Financial consumers review 2013: brakes on to stop economic recklessness in UAE

With UAE stock markets surging and a revival in property, taking risks looks all too tempting. But a series of measures this year are aimed at protecting banks – and their customers – from a repeat of Dubai’s financial crisis.

Mashreq bank, run by Abdul Aziz Al Ghurair, has warned against high levels of consumer debt. Razan Alzayani / The National
Powered by automated translation

Brave investors with money to burn may have reaped rewards from riskier bets on the UAE’s economy this year, but the Government has taken a keen eye to financial regulation intended to keep the man in the street out of trouble.

Surging stock markets and property prices might in earlier years have been greeted with an exuberant cheer. But banks and regulators nevertheless are taking preventative measures, fearing a repeat of millions of cheque defaults and absconded borrowers that characterised the last financial crisis.

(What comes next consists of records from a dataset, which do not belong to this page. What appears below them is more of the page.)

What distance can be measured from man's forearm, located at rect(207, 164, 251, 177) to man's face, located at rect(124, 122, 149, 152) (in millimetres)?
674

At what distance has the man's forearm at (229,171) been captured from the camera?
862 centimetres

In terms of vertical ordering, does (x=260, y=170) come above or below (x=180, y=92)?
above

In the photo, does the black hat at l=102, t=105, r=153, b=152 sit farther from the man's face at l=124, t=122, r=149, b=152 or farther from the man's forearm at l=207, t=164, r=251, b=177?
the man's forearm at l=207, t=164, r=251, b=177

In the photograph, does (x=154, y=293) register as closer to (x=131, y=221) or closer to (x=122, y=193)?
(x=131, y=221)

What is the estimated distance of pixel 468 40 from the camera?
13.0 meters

Taxes on property transfers, a cap on mortgage values and the establishment of a federal credit checking system are among the many new measures intended to put a brake on recklessness by banks and consumers.

But with the flurry of new rules comes concern over how much the Government can regulate without choking off the UAE’s economy recovery.

Banks have reacted “positively” to the changes in rules, in the hope that the industry can escape the excesses of the last boom, said Ambareen Musa, the chief executive of Souqalmal.com, the price comparison website.

“As much as the consumer is protected, from a getting into debt perspective, the banks are protected against bad debts and losses,” she said. “Nobody wants to go through 2009 again.”

There are clear signs of a rebound in consumer borrowing, after many years of stagnation.

Personal lending has increased by Dh24.2 billion so far this year to Dh285.1bn, outstripping the lending growth to the wider UAE economy and reflecting nine consecutive months of new loan underwriting.

It is against this backdrop that the Ministry of Finance has accelerated the launch of the Al Etihad Credit Bureau, appointing Marwan Lutfi as its chief executive in October as it begins operational trials.

The UAE’s first federal credit bureau is intended to give lenders a complete picture of a borrower’s indebtedness when it becomes fully operational in 2015.

The lack of a federal credit bureau meant that in the past banks were unable to assess whether or not a customer had spread multiple debts across several banks.

This was one of the major factors contributing to the spiral of bad debts that took place during the global financial crisis. If one bank pressed a criminal case for a bounced cheque, it often found a queue of rival creditors also seeking to collect these debts.

A total of 1.4 million cheques failed at the point of use last year, representing payments of Dh46.8bn lost to the economy.

The economic recovery has driven that total down from a high of Dh67.4bn in 2009, the year when debt restructuring at Dubai World spilled into a financial crisis for the UAE’s banks and an average one in 14 cheque payments was returned as invalid every month.

Nevertheless, the country’s financial sector has grown much bigger now after the crisis – the banks’ total assets in September, the latest month available, showed that banks’ balance sheets have grown by 31 per cent since the end of 2008.

Not all are convinced that banks have sufficient risk controls on their existing customer base.

Abdul Aziz Al Ghurair, the head of the UAE Banks Federation and chief executive of Mashreq, warned in September that bank customers could be so heavily indebted that “there will be no lending to anybody for six to 12 months” after the credit bureau begins operations as banks assess the financial health of their existing customer base.

The Al Etihad Credit Bureau did not comment on any of the recent developments.

The property market has also been a target of interest for the Central Bank. A long-debated cap on how much of a property purchase could be financed with mortgages was announced at the end of October, after a public dispute with the sector that began last December.

In a bid to remove speculative buyers, also known as “flippers”, from the market, the Dubai Land Department also increased transfer fees on property sales to 4 per cent, meaning those who play the property market aggressively will face higher costs than homeowners.

But not every move has been a tightening. The Abu Dhabi Executive Council removed a 5 per cent cap on rent increases last month, in a move that many real estate industry analysts expect will result in rents starting to rise once more.